A Fundamental Problem
For nearly seven decades attempts have been made to produce a subwavelenght spot of light, or “superresolved” spot, exploiting an optical phenomenon known as diffraction. The idea is that a “superresolved” spot with an exceptionally small diameter could be realized using the diffraction of light waves. In principle, there is no fundamental reason why this type of “superresolution” cannot be achieved. In practice, however, conventional methods resolve a beam spot with very limited success. This is because the spot size for a specific wavelength could only be reduced to its physical limit by increasing the diameter of the lens, thereby making a system expensive and costly. For example, large lithographic or surveillance lenses can cost several million dollars.
Our solutions scale across wavelengths and application types.
Create "super-resolved" spots at sub-wavelength levels for optical systems without using lenses.
Push to the theoretical limits of optical systems using techniques that have never been commercially available before.

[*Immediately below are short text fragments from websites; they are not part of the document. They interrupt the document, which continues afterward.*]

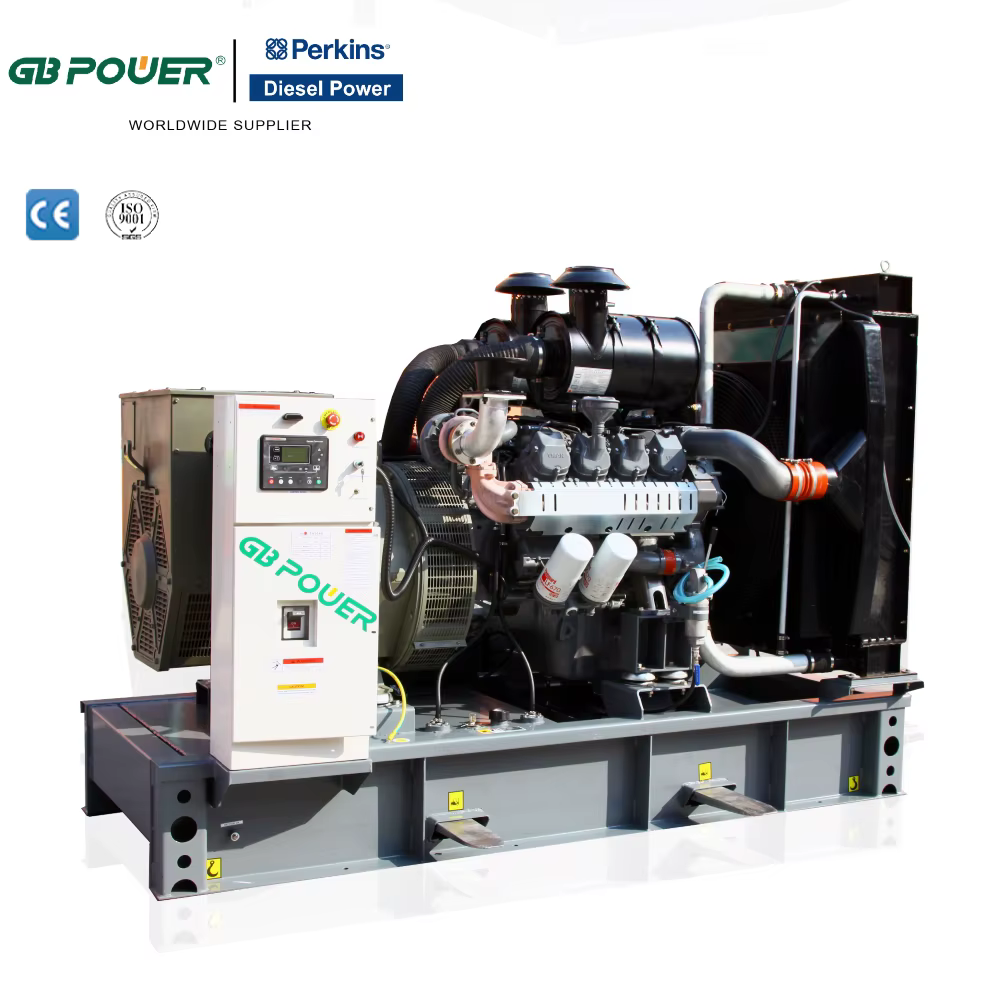 Industry Soundproof Silent Diesel Generator 150kw/200kva Free Energy for Engine 1106A-70TAG4 60Hz ATS — image 2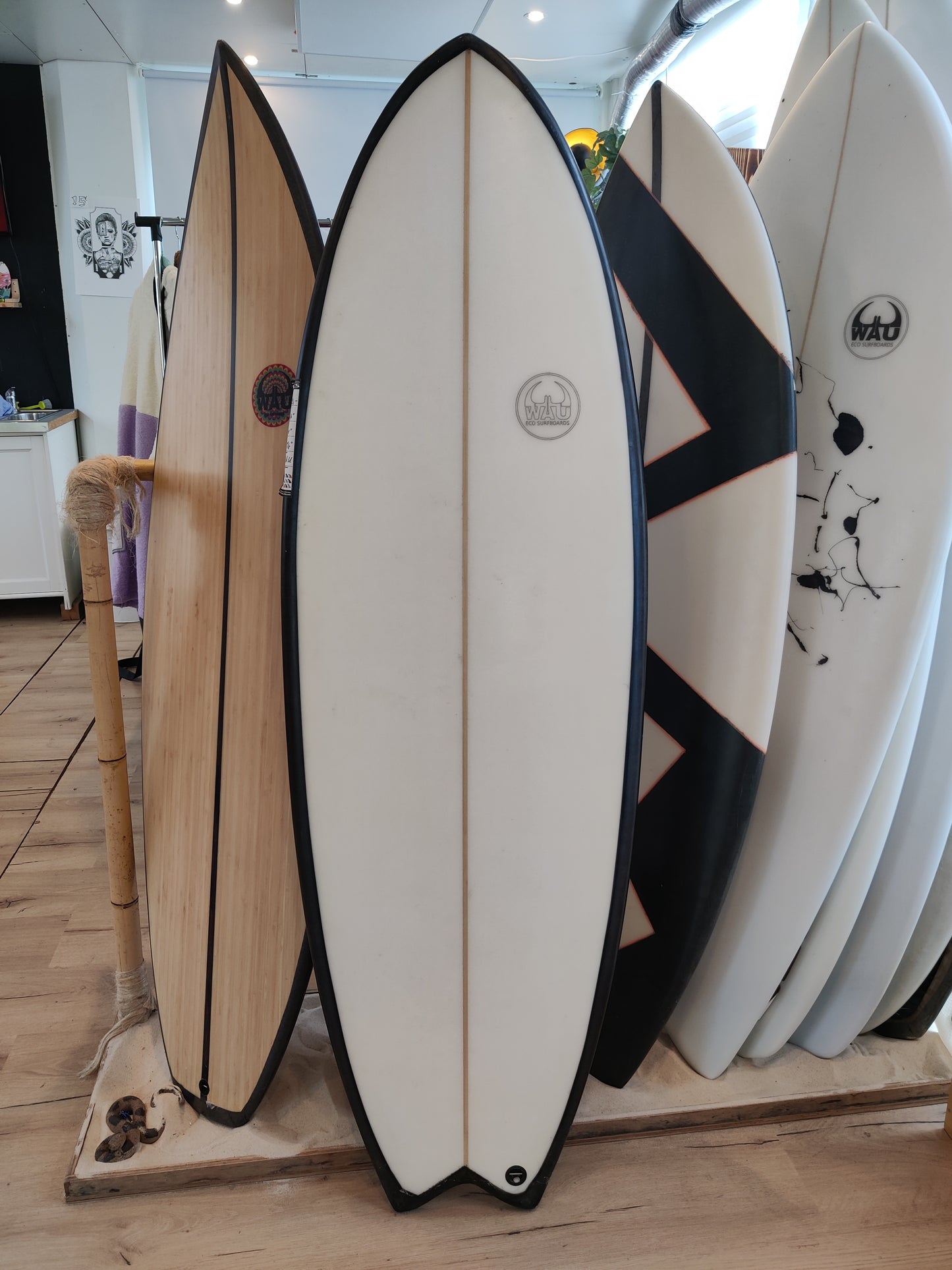 Riverboard 5`4" B-Ware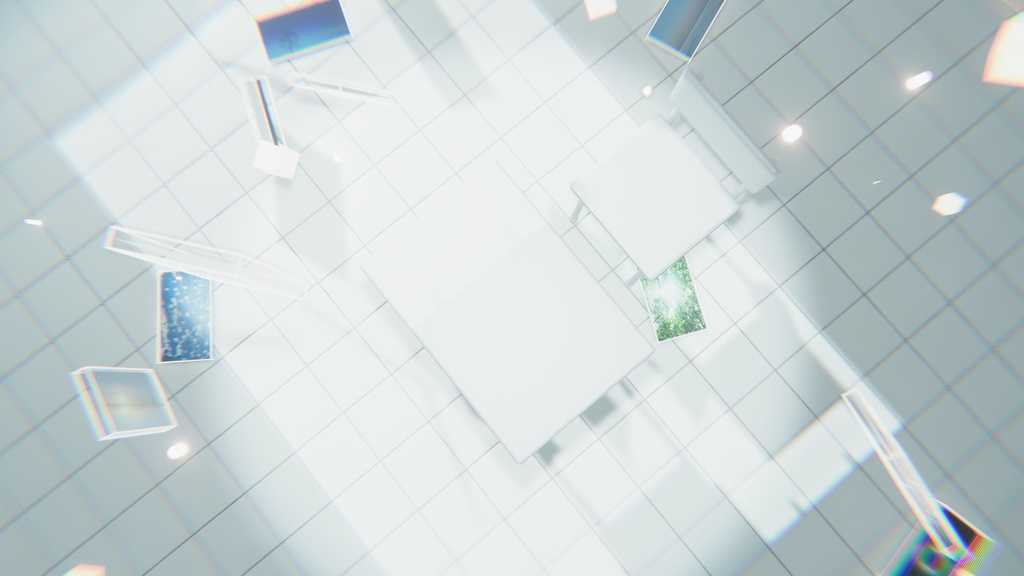 【VRChat想定】放課後 -AfterSchool- 【ワールドアセット】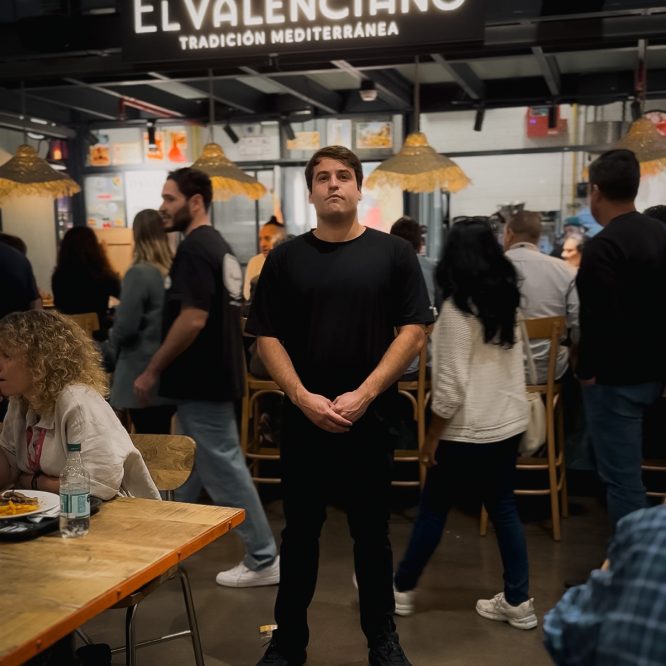 El Valenciano: El peso de una intuición.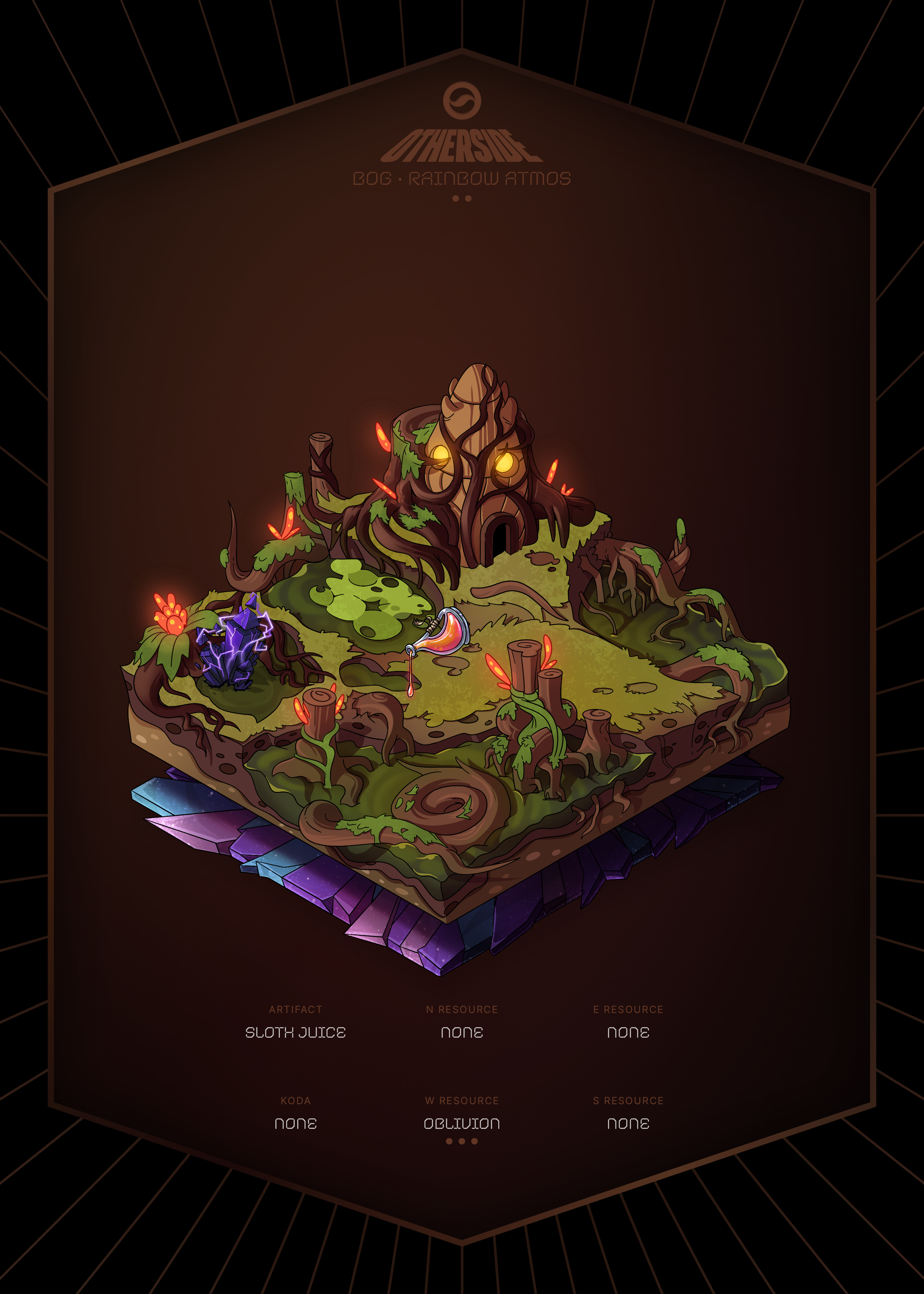 Otherdeed #76568 — Bog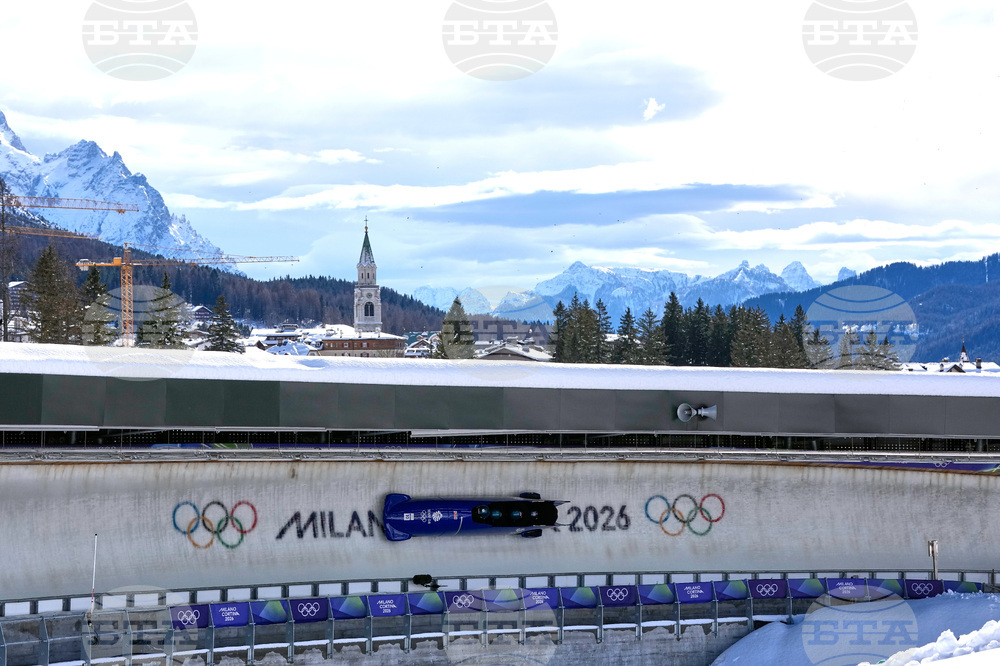 Milan Cortina Olympics Bobsled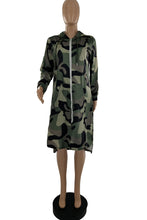 Load image into Gallery viewer, Leopard Print Street Print Hooded Collar Outerwear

Previous Solutions Are Expensive
Previous solutions to this problem resulted in minimal success. Competing superresolving masks have made some progress, but have had to sacrifice intensity of the crucial region creating large “parasitic” side-lobes of light making practical application restricted or limited. In other words, the intensity that would otherwise be directed to the superresolved spot of light was lost, or pushed outside of the superresolved spot area, therefore making the usefulness of such solution restrictive. Other technologies, such as nano-apertures or tapered filters require close proximity to a surface making the height fluctuations and surface collision an issue.
NuSpot Technologies provides a new solution for creating a subwavelength spot of light that is straightforward to manufacture, low cost, and can be integrated into existing technologies with minimal disruption. NuSpot Technologies is developing a novel superresolving mask that cleverly exploits diffraction to generate a subwavelength diameter, or “superresolved” spot of light while suppressing the usual parasitic side-lobes that limit applications.